◆ Auftrag A
Bearbeiten Sie den Abschnitt der Rezension zwischen „Im 8. Kapitel“ und „exklusiv zu verstehen.“ einschließlich, indem Sie darin „Liebe“ durch „Zuneigung“ ersetzen, und geben Sie ihn so wieder.
◆ Auftrag B
Nennen Sie alle Schriften, die laut der Rezension in den Kapiteln 9–12 untersucht werden.

◆ Textauszug
——
Im 8. Kapitel wird von der Theologie und Ethik der Liebe im Corpus Johanneum (Evangelium und Briefe) gesprochen (385–412). „Die Liebe zueinander basiert auf und ist Entsprechung zur Liebe Christi“ (400). „Der Ton lieg in den joh Schriften auf der Liebe in ihrer innergemeindlichen Dimension, in der sie durch ihre christologische Verankerung zu einer sich selbst hingebenden Liebe intensiviert ist“ (407), und zwar vor allem gegenüber den Glaubensgeschwistern. Von Joh 3,16, der universalen Zuwendung Gottes, und der Sendung der Jünger in die Welt ist sie nicht exklusiv zu verstehen.

Die Kapitel 9–12 untersuchen den Hebräer- (413–424), den Jakobus- (425–452) und den 1. Petrusbrief (453–470) sowie die Offenbarung (471–486); darauf kann angesichts des begrenzten Umfangs der Rezension hier nicht eingegangen werden. Im letzten Kapitel bietet Konradt einen Rückblick und ein Resümee: „Pluralität, Komplementarität und Leitperspektiven neutestamentlicher Ethik“ (487–502).
——
◆ Bereitgestellte Angaben
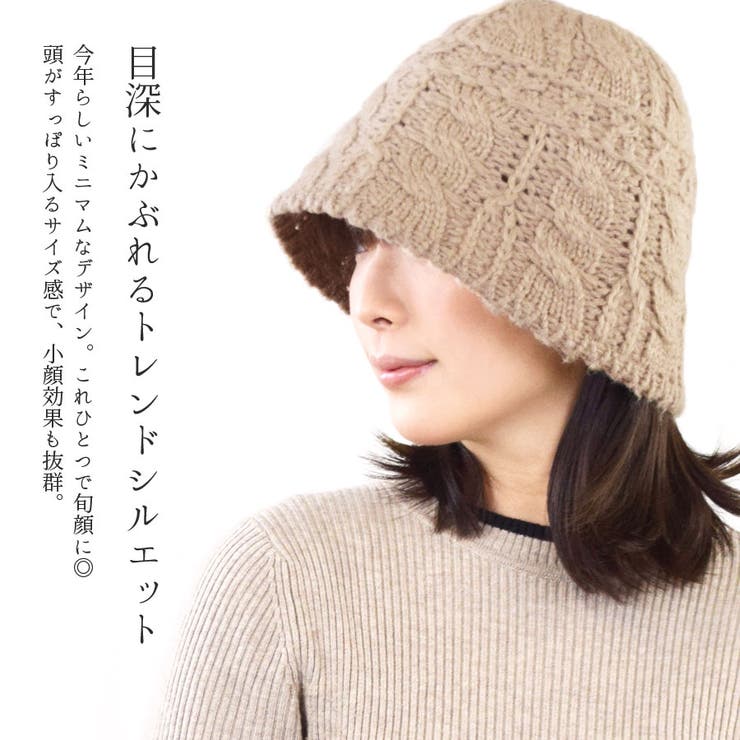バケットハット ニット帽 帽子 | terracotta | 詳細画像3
——
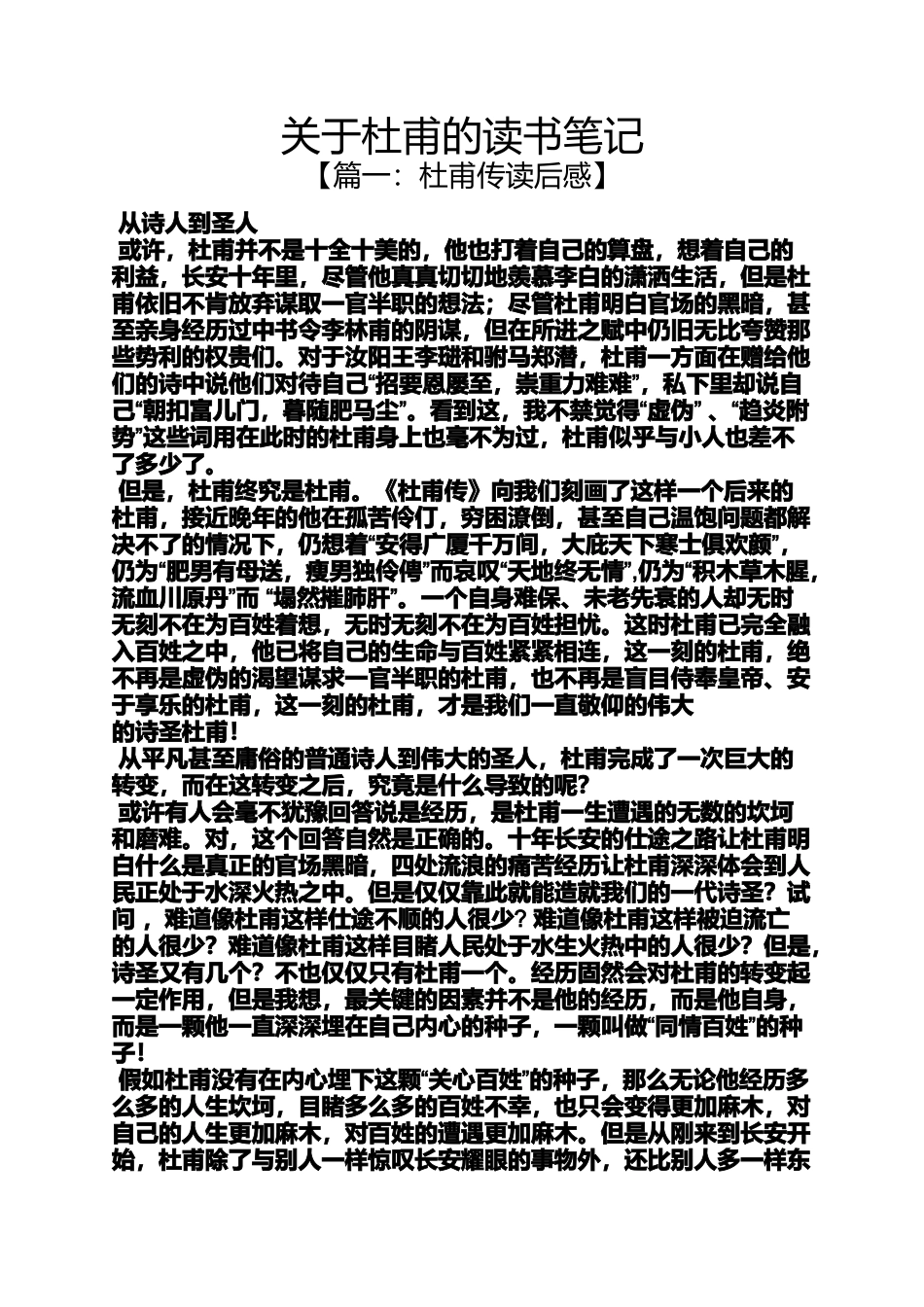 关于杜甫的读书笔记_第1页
——
◆ Ihre Lösung A
Im 8. Kapitel wird von der Theologie und Ethik der Zuneigung im Corpus Johanneum (Evangelium und Briefe) gesprochen (385–412). „Die Zuneigung zueinander basiert auf und ist Entsprechung zur Zuneigung Christi“ (400). „Der Ton lieg in den joh Schriften auf der Zuneigung in ihrer innergemeindlichen Dimension, in der sie durch ihre christologische Verankerung zu einer sich selbst hingebenden Zuneigung intensiviert ist“ (407), und zwar vor allem gegenüber den Glaubensgeschwistern. Von Joh 3,16, der universalen Zuwendung Gottes, und der Sendung der Jünger in die Welt ist sie nicht exklusiv zu verstehen.

◆ Ihre Lösung B
- Hebräerbrief
- Jakobusbrief
- 1. Petrusbrief
- Offenbarung